Tryout players weren’t made available to the media, but, according to Alvarez, Ferguson felt good about what he was able to accomplish during the two days of practice.

“He thought he did pretty well,” Alvarez said. “He got a lot positive comments during practice. He picked up the defense quickly. He didn’t make any huge plays but was never out of position.”

Alvarez said that Ferguson has another tryout scheduled with the Indianapolis Colts when they hold their rookie camp later this week.

Bucky on Parade

Monday was the start of Bucky on Parade, an art event that will see 85 Bucky Badger statues placed throughout Madison and Dane County over the next four months. All of them will have a different theme. The one at Camp Randall Stadium is called “Bucky Alvarez,” and it’s dressed like Alvarez – headset, sunglasses, sweater vest and khakis.

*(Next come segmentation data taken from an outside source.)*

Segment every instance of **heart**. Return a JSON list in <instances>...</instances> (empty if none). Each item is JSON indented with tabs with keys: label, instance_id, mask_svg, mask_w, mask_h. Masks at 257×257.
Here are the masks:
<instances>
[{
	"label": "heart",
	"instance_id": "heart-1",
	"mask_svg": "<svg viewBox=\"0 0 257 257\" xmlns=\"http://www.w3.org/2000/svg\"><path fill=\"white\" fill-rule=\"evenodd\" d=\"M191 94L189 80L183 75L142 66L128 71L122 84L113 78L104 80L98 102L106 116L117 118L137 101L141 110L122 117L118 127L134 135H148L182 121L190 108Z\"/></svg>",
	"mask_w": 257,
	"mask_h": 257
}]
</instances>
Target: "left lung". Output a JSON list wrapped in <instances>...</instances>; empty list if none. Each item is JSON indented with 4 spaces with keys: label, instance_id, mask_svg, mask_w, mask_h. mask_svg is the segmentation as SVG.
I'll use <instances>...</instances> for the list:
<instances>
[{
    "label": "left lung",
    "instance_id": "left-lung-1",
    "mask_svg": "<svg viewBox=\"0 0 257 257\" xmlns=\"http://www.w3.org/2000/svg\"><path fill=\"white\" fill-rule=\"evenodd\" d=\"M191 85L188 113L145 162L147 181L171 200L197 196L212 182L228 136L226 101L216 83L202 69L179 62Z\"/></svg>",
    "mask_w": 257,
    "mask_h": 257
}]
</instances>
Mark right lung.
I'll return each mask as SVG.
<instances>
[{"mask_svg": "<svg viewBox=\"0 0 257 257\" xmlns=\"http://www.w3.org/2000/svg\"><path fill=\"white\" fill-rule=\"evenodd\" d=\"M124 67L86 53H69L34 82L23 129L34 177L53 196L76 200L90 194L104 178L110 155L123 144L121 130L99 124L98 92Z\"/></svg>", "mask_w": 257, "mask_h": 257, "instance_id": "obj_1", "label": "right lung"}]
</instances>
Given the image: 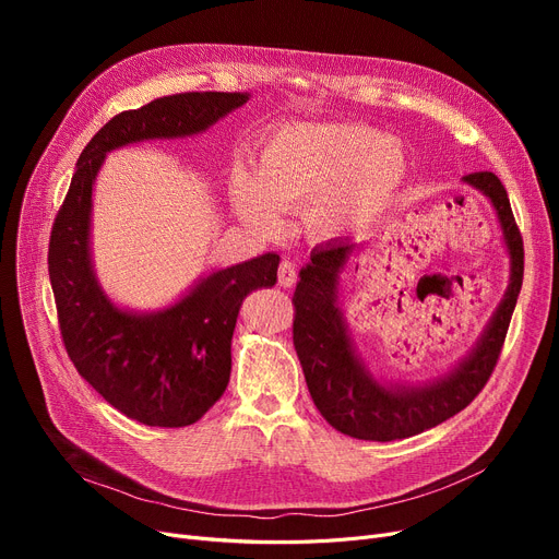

“Yeah, that’s a game day outfit,” Alvarez said when asked if he liked it. “Absolutely.”

All the proceeds from the event will benefit local charities, including basketball coach Greg Gard’s initiative, “Garding Against Cancer.”

“I think the project is good,” Alvarez said. “It’s for a good cause, and you can have a little fun with it at the same time. It’s very positive.”